Re: use CREATE DATABASE STRATEGY = FILE_COPY in pg_upgrade - Mailing list pgsql-hackers

From Matthias van de Meent
Subject Re: use CREATE DATABASE STRATEGY = FILE_COPY in pg_upgrade
Date
Msg-id CAEze2WhfkYQbyRaBptT2BQ5Sv-DN0gEWCuSMWbQzCwyb8qjkBA@mail.gmail.com
Whole thread Raw
In response to Re: use CREATE DATABASE STRATEGY = FILE_COPY in pg_upgrade  (Nathan Bossart <nathandbossart@gmail.com>)
Responses Re: use CREATE DATABASE STRATEGY = FILE_COPY in pg_upgrade
Re: use CREATE DATABASE STRATEGY = FILE_COPY in pg_upgrade
List pgsql-hackers
On Tue, 11 Jun 2024 at 04:01, Nathan Bossart <nathandbossart@gmail.com> wrote:
>
> On Fri, Jun 07, 2024 at 11:10:25AM +0200, Matthias van de Meent wrote:
> > My primary concern isn't the IO, but the O(shared_buffers) that we
> > have to go through during a checkpoint. As I mentioned upthread, it is
> > reasonably possible the new cluster is already setup with a good
> > fraction of the old system's shared_buffers configured. Every
> > checkpoint has to scan all those buffers, which IMV can get (much)
> > more expensive than the IO overhead caused by the WAL_LOG strategy. It
> > may be a baseless fear as I haven't done the performance benchmarks
> > for this, but I wouldn't be surprised if shared_buffers=8GB would
> > measurably impact the upgrade performance in the current patch (vs the
> > default 128MB).
>
> I did a handful of benchmarks on an r5.24xlarge that seem to prove your
> point.  The following are the durations of the pg_restore step of
> pg_upgrade:
>
> * 10k empty databases, 128MB shared_buffers
>   WAL_LOG:   1m 01s
>   FILE_COPY: 0m 22s
>
> * 10k empty databases, 100GB shared_buffers
>   WAL_LOG:   2m 03s
>   FILE_COPY: 5m 08s
>
> * 2.5k databases with 10k tables each, 128MB shared_buffers
>   WAL_LOG:   17m 20s
>   FILE_COPY: 16m 44s
>
> * 2.5k databases with 10k tables each, 100GB shared_buffers
>   WAL_LOG:   16m 39s
>   FILE_COPY: 15m 21s
>
> I was surprised with the last result, but there's enough other stuff
> happening during such a test that I hesitate to conclude much.

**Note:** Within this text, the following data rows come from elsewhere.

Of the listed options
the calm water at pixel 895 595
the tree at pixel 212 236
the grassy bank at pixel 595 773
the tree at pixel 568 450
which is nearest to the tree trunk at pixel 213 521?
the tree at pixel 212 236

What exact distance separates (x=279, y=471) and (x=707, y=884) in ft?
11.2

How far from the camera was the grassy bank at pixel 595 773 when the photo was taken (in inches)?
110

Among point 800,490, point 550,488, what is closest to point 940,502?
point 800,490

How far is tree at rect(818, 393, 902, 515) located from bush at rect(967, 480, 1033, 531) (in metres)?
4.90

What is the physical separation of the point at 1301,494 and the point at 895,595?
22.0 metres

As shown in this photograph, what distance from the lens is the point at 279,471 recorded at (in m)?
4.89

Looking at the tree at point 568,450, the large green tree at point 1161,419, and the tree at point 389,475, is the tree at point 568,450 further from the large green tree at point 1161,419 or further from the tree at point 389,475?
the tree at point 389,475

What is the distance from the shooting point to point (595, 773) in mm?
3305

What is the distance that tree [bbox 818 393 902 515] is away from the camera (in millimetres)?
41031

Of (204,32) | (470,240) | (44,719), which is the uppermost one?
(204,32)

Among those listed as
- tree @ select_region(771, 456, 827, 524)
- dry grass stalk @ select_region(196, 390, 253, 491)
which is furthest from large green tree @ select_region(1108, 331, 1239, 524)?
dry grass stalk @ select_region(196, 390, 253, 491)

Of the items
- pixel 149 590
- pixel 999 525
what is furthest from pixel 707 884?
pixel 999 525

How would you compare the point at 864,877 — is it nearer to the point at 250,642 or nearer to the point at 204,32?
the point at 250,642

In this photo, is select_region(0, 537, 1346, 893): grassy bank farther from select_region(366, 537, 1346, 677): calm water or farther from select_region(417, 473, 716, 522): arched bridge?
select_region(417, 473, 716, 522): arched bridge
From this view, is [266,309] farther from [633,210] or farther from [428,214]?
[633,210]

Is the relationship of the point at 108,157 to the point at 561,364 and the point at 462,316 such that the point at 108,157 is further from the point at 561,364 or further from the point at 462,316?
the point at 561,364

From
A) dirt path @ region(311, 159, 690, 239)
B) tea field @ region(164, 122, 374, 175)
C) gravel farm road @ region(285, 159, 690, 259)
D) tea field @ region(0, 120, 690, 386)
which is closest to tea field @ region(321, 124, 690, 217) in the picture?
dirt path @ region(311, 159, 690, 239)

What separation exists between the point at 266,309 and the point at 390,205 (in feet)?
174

If you still have the test data set up, could you test the attached
patch (which does skip the checkpoints in FILE_COPY mode during binary
upgrades)?

>>>> If such a change were implemented (i.e. no checkpoints for FILE_COPY
>>>> in binary upgrade, with a single manual checkpoint after restoring
>>>> template1 in create_new_objects) I think most of my concerns with this
>>>> patch would be alleviated.
>>>
>>> Yeah, I think that's a valid point. The second checkpoint is to ensure
>>> that the XLOG_DBASE_CREATE_FILE_COPY never gets replayed. However, for
>>> binary upgrades, we don't need that guarantee because a checkpoint
>>> will be performed during shutdown at the end of the upgrade anyway.
>>
>> Indeed.
>
> It looks like pg_dump always uses template0, so AFAICT we don't even need
> the suggested manual checkpoint after restoring template1.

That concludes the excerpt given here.